The man who’s famous for coming back from the dead has just come back from the dead. And no, he didn’t bring back a tablet with him.
Of course it was more fun to talk about the resurrection of Steve Jobs when you were talking metaphorically, about his coming back in triumph after the firing from Apple and the cratering of NeXT. Talking about his actual comeback from a potentially fatal disorder and a liver transplant just seems kinda creepy. So that’s about enough of that.

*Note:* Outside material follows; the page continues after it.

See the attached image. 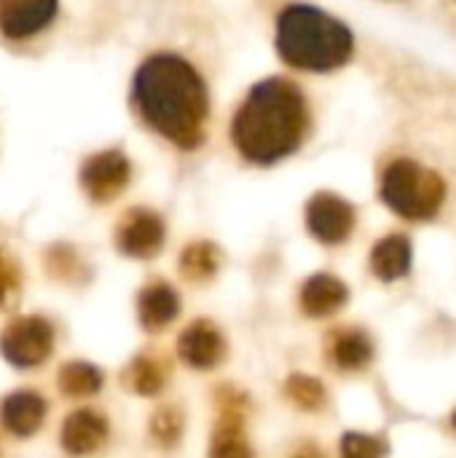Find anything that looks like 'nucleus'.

At any rate, he’s been back at work for a few months now, and now he’s back on stage — he just headlined a special event in San Francisco, which is what Apple calls its revival meetings/product launches. I couldn’t make it to this one, so I attended the way you did, through the liveblogs at Gizmodo (bedeviled though it was by server issues) and Engadget.
A skinny but otherwise hale Jobs — wisely, which is how he rolls — didn’t duck the issue. His opening sally:
“I’m very happy to be here today with you all. As some of you know about 5 months ago I had a liver transplant, so I now have the liver of a mid-20’s person who died in a car crash. I wouldn’t be here without such generosity. I hope all of us can be as generous and become organ donors.”

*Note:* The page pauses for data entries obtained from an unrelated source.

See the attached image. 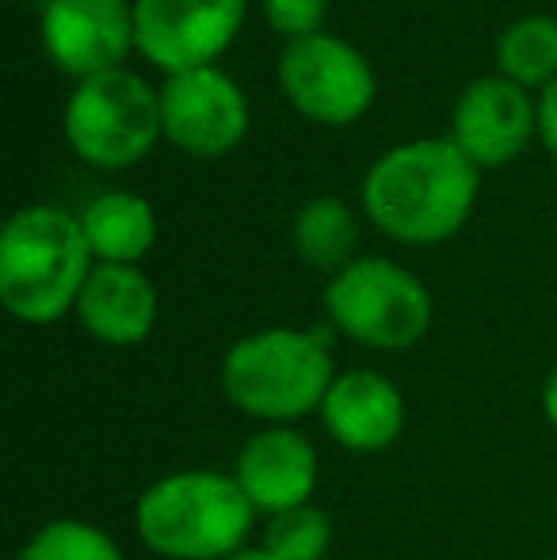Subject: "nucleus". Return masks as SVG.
<instances>
[{
    "mask_svg": "<svg viewBox=\"0 0 557 560\" xmlns=\"http://www.w3.org/2000/svg\"><path fill=\"white\" fill-rule=\"evenodd\" d=\"M477 199V164L451 138L397 145L363 179L374 229L397 244H439L466 225Z\"/></svg>",
    "mask_w": 557,
    "mask_h": 560,
    "instance_id": "1",
    "label": "nucleus"
},
{
    "mask_svg": "<svg viewBox=\"0 0 557 560\" xmlns=\"http://www.w3.org/2000/svg\"><path fill=\"white\" fill-rule=\"evenodd\" d=\"M256 508L233 472L176 469L141 488L138 541L161 560H225L248 546Z\"/></svg>",
    "mask_w": 557,
    "mask_h": 560,
    "instance_id": "2",
    "label": "nucleus"
},
{
    "mask_svg": "<svg viewBox=\"0 0 557 560\" xmlns=\"http://www.w3.org/2000/svg\"><path fill=\"white\" fill-rule=\"evenodd\" d=\"M340 374L325 332L260 328L222 354V397L260 428H298L321 412L333 377Z\"/></svg>",
    "mask_w": 557,
    "mask_h": 560,
    "instance_id": "3",
    "label": "nucleus"
},
{
    "mask_svg": "<svg viewBox=\"0 0 557 560\" xmlns=\"http://www.w3.org/2000/svg\"><path fill=\"white\" fill-rule=\"evenodd\" d=\"M92 267L81 218L61 207H23L0 233V302L20 325H54L77 310Z\"/></svg>",
    "mask_w": 557,
    "mask_h": 560,
    "instance_id": "4",
    "label": "nucleus"
},
{
    "mask_svg": "<svg viewBox=\"0 0 557 560\" xmlns=\"http://www.w3.org/2000/svg\"><path fill=\"white\" fill-rule=\"evenodd\" d=\"M328 325L371 351H409L431 328V294L394 259L363 256L325 287Z\"/></svg>",
    "mask_w": 557,
    "mask_h": 560,
    "instance_id": "5",
    "label": "nucleus"
},
{
    "mask_svg": "<svg viewBox=\"0 0 557 560\" xmlns=\"http://www.w3.org/2000/svg\"><path fill=\"white\" fill-rule=\"evenodd\" d=\"M161 133V96L130 69L89 77L69 96L66 138L92 168H130Z\"/></svg>",
    "mask_w": 557,
    "mask_h": 560,
    "instance_id": "6",
    "label": "nucleus"
},
{
    "mask_svg": "<svg viewBox=\"0 0 557 560\" xmlns=\"http://www.w3.org/2000/svg\"><path fill=\"white\" fill-rule=\"evenodd\" d=\"M279 84L290 107L321 126H348L374 104V73L351 43L333 35H305L287 43Z\"/></svg>",
    "mask_w": 557,
    "mask_h": 560,
    "instance_id": "7",
    "label": "nucleus"
},
{
    "mask_svg": "<svg viewBox=\"0 0 557 560\" xmlns=\"http://www.w3.org/2000/svg\"><path fill=\"white\" fill-rule=\"evenodd\" d=\"M245 0H135V46L169 77L214 66L237 38Z\"/></svg>",
    "mask_w": 557,
    "mask_h": 560,
    "instance_id": "8",
    "label": "nucleus"
},
{
    "mask_svg": "<svg viewBox=\"0 0 557 560\" xmlns=\"http://www.w3.org/2000/svg\"><path fill=\"white\" fill-rule=\"evenodd\" d=\"M156 96L164 138L192 156H225L248 130L245 92L214 66L169 77Z\"/></svg>",
    "mask_w": 557,
    "mask_h": 560,
    "instance_id": "9",
    "label": "nucleus"
},
{
    "mask_svg": "<svg viewBox=\"0 0 557 560\" xmlns=\"http://www.w3.org/2000/svg\"><path fill=\"white\" fill-rule=\"evenodd\" d=\"M43 46L46 58L77 81L123 69L135 46V8L127 0H50Z\"/></svg>",
    "mask_w": 557,
    "mask_h": 560,
    "instance_id": "10",
    "label": "nucleus"
},
{
    "mask_svg": "<svg viewBox=\"0 0 557 560\" xmlns=\"http://www.w3.org/2000/svg\"><path fill=\"white\" fill-rule=\"evenodd\" d=\"M233 480L256 515H279V511L313 503L321 480V457L317 446L298 428H256L241 443L233 457Z\"/></svg>",
    "mask_w": 557,
    "mask_h": 560,
    "instance_id": "11",
    "label": "nucleus"
},
{
    "mask_svg": "<svg viewBox=\"0 0 557 560\" xmlns=\"http://www.w3.org/2000/svg\"><path fill=\"white\" fill-rule=\"evenodd\" d=\"M538 130V107L508 77H481L459 96L451 115V141L477 164L500 168L527 149Z\"/></svg>",
    "mask_w": 557,
    "mask_h": 560,
    "instance_id": "12",
    "label": "nucleus"
},
{
    "mask_svg": "<svg viewBox=\"0 0 557 560\" xmlns=\"http://www.w3.org/2000/svg\"><path fill=\"white\" fill-rule=\"evenodd\" d=\"M317 420L348 454H382L405 431V393L382 370H340L321 400Z\"/></svg>",
    "mask_w": 557,
    "mask_h": 560,
    "instance_id": "13",
    "label": "nucleus"
},
{
    "mask_svg": "<svg viewBox=\"0 0 557 560\" xmlns=\"http://www.w3.org/2000/svg\"><path fill=\"white\" fill-rule=\"evenodd\" d=\"M77 325L104 347H138L156 325V287L127 264H96L73 310Z\"/></svg>",
    "mask_w": 557,
    "mask_h": 560,
    "instance_id": "14",
    "label": "nucleus"
},
{
    "mask_svg": "<svg viewBox=\"0 0 557 560\" xmlns=\"http://www.w3.org/2000/svg\"><path fill=\"white\" fill-rule=\"evenodd\" d=\"M84 241L96 264H127L149 256L156 244V218L141 195L135 191H104L84 207L81 214Z\"/></svg>",
    "mask_w": 557,
    "mask_h": 560,
    "instance_id": "15",
    "label": "nucleus"
},
{
    "mask_svg": "<svg viewBox=\"0 0 557 560\" xmlns=\"http://www.w3.org/2000/svg\"><path fill=\"white\" fill-rule=\"evenodd\" d=\"M290 241L302 264H310L313 271L340 275L348 264H356V244H359V225L351 218V210L340 199H321L305 202L290 229Z\"/></svg>",
    "mask_w": 557,
    "mask_h": 560,
    "instance_id": "16",
    "label": "nucleus"
},
{
    "mask_svg": "<svg viewBox=\"0 0 557 560\" xmlns=\"http://www.w3.org/2000/svg\"><path fill=\"white\" fill-rule=\"evenodd\" d=\"M500 73L520 89L557 81V20L550 15H527L500 35L497 46Z\"/></svg>",
    "mask_w": 557,
    "mask_h": 560,
    "instance_id": "17",
    "label": "nucleus"
},
{
    "mask_svg": "<svg viewBox=\"0 0 557 560\" xmlns=\"http://www.w3.org/2000/svg\"><path fill=\"white\" fill-rule=\"evenodd\" d=\"M15 560H127V553L100 523L61 515L35 526Z\"/></svg>",
    "mask_w": 557,
    "mask_h": 560,
    "instance_id": "18",
    "label": "nucleus"
},
{
    "mask_svg": "<svg viewBox=\"0 0 557 560\" xmlns=\"http://www.w3.org/2000/svg\"><path fill=\"white\" fill-rule=\"evenodd\" d=\"M336 526L325 508L302 503V508L279 511L264 518L260 549L276 560H325L333 549Z\"/></svg>",
    "mask_w": 557,
    "mask_h": 560,
    "instance_id": "19",
    "label": "nucleus"
},
{
    "mask_svg": "<svg viewBox=\"0 0 557 560\" xmlns=\"http://www.w3.org/2000/svg\"><path fill=\"white\" fill-rule=\"evenodd\" d=\"M264 15L268 23L282 35L305 38V35H317L321 20H325V0H264Z\"/></svg>",
    "mask_w": 557,
    "mask_h": 560,
    "instance_id": "20",
    "label": "nucleus"
},
{
    "mask_svg": "<svg viewBox=\"0 0 557 560\" xmlns=\"http://www.w3.org/2000/svg\"><path fill=\"white\" fill-rule=\"evenodd\" d=\"M538 133H543L546 149L557 156V81H550L538 96Z\"/></svg>",
    "mask_w": 557,
    "mask_h": 560,
    "instance_id": "21",
    "label": "nucleus"
},
{
    "mask_svg": "<svg viewBox=\"0 0 557 560\" xmlns=\"http://www.w3.org/2000/svg\"><path fill=\"white\" fill-rule=\"evenodd\" d=\"M538 405H543V416L546 423L557 431V366L550 370V377L543 382V397H538Z\"/></svg>",
    "mask_w": 557,
    "mask_h": 560,
    "instance_id": "22",
    "label": "nucleus"
},
{
    "mask_svg": "<svg viewBox=\"0 0 557 560\" xmlns=\"http://www.w3.org/2000/svg\"><path fill=\"white\" fill-rule=\"evenodd\" d=\"M225 560H276V557H268L260 546H245L241 553H233V557H225Z\"/></svg>",
    "mask_w": 557,
    "mask_h": 560,
    "instance_id": "23",
    "label": "nucleus"
}]
</instances>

But throughout the presentation Jobs remained the main event. The announcements weren’t that exciting, and they were overshadowed by the months of rumors about an Apple tablet computer, of which there was no mention today. Jobs announced some big iPhone and iPod numbers (iTunes is the number one music retailer in the world? sorry, did I know that?) and updates to the iPhone OS and iTunes. (Personally I’m most interested in the way they revamped sharing of media between the various computers in your home. Our audio-video hivemind has a lot of gaps and asymmetries in it.) And there’s this thing called the iPod Touch? And it’s popular? And there are games for it? iPod Madden, w00t.

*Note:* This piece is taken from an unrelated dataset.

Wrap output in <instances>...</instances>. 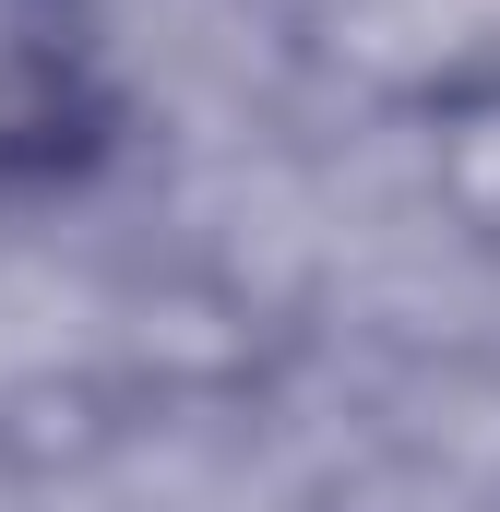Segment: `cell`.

Oh, and it’s cheaper now. $199.
And they rebuilt the iPod Nano, so that it can shoot video. It’s also got an FM tuner in it, and a pedometer. And a voice recorder. And Norah Jones sang at the end.
Impressive, definitely. If these features take off, and once any manufacturing kinks are worked out, they’ll add them to the higher end of the product line. But today’s event was about incremental improvements and filling in the middle of the product line, not about pushing the edges.
Oh, and it was about having a healthy CEO. Welcome back.